Friday, October 10, 2008

Shifting Illusions

“Reality is a construction in which we actively participate.”
Nobel Laureate, Ilya Prigogine
Our personal construction of reality is a working fiction that enables us to function in the world, but to think of it as anything other than a useful illusion is to trap ourselves in a box limited by our own life experience. Yet accepting it as an illusion is threatening to a stance that needs to be right, that needs to believe and cling to a particular way of thinking. William Blake wrote, “The man who never alters his opinion is like standing water, and breeds reptiles of the mind.” The need to defend a personal model of reality uses mental resources to twist and obscure what doesn’t fit our habitual way of seeing. To willingly sink into a cognitive rut, reflects the need for security, but doesn’t leave much room for growth.
Our cognitive powers would be better spent actually learning the valuable information offered by different life experience. On a day-to-day level, we can build our inner image of how the world works and unconsciously accept that it’s an evolving working model that we continue to revise as we get more information. Michael Hutchison, in his book MegaBrain, wrote, “The ability to create and manipulate internal imagery, called “visualization’, is one of the most powerful learning techniques at our disposal, increasing our ability to solve problems by ‘seeing’ them in a new way.” To be aware of how we think and imagine the world, and accept our constructions as useful fictions, without attachment, we step out of the box created by our previous theories. When we get too attached to our theories, fixed images we create about how things are, they can eclipse in-front-of-our-face-reality. We argue for the world to match our expectations and restrict our ability to learn from it. What doesn’t match makes us anxious because we’ve been conditioned to see in terms of right and wrong, and being wrong threatens our faith in ourselves. Real knowledge is too complex and contextual to get bogged down in codified ideas of truth. Discarding the compulsion to be right is liberating. We shift from holding an opinion to entertaining a view. We seek out what’s different in order to enlarge our view.

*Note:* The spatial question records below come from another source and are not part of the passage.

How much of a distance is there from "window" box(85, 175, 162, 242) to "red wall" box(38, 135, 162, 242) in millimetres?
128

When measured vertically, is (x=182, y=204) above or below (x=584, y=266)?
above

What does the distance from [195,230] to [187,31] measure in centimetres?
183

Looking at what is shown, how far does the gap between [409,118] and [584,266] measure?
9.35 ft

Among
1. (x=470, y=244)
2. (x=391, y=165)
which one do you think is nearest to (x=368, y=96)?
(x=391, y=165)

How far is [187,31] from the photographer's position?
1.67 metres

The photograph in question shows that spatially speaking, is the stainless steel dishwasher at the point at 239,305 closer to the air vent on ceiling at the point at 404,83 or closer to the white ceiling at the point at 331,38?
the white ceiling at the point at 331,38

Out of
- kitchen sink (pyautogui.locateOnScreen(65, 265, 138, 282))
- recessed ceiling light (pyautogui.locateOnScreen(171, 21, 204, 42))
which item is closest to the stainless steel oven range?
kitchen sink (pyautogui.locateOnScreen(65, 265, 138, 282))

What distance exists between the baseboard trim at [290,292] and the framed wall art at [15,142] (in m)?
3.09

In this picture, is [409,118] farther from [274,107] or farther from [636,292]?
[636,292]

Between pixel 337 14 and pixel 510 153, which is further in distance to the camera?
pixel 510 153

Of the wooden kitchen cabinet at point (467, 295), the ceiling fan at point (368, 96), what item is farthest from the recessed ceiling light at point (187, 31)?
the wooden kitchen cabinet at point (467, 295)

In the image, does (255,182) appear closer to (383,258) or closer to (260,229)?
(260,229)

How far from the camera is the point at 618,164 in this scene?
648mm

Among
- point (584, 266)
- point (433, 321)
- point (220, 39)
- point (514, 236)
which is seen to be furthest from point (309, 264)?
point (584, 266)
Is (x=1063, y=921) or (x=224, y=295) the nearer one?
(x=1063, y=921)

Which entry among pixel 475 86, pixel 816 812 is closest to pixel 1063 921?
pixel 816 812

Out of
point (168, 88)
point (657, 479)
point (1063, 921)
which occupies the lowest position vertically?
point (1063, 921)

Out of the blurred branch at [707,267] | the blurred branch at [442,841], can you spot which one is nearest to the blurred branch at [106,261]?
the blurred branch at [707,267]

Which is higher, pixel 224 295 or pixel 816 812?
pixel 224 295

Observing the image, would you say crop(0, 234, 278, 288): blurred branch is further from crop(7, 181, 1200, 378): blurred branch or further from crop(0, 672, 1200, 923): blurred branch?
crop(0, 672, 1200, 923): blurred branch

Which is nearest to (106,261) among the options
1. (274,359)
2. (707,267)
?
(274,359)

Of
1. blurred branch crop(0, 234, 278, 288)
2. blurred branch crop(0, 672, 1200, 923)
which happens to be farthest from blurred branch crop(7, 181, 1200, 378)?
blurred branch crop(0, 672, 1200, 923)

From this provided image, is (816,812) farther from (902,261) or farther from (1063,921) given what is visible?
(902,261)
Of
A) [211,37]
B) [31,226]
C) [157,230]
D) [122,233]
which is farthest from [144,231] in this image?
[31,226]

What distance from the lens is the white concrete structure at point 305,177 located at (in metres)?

The illusion that anything is right or wrong completely when a profusion of ideas could offer choices according to what’s best for the situation is a shift that will allow for more comprehensive thought. The more points of view we take into account the more deeply we understand a situation.
The fallibility of our mind creates the impetus to stretch it. We watch a feat of magic that shows us we were wrong, that we misperceived, that we don’t know how it was done, and since it’s meant as entertainment, we enjoy it. Our mind rewards us for recognizing that we can be wrong. Illusion is most useful when we see it for what it is, the process of the mind making sense of the world, shifting and adjusting as needed. The treachery of illusion is not realizing the illusion is there, seeing it as the only truth, which leads to myriad insensitivities, from self-righteousness to war. Illusion is a deal we make with ourselves regarding how what we know is organized. Accepting it as our personal creation is both humbling and exhilarating, leaving behind the externally imposed values that propped up the fixed idea interfering with growth.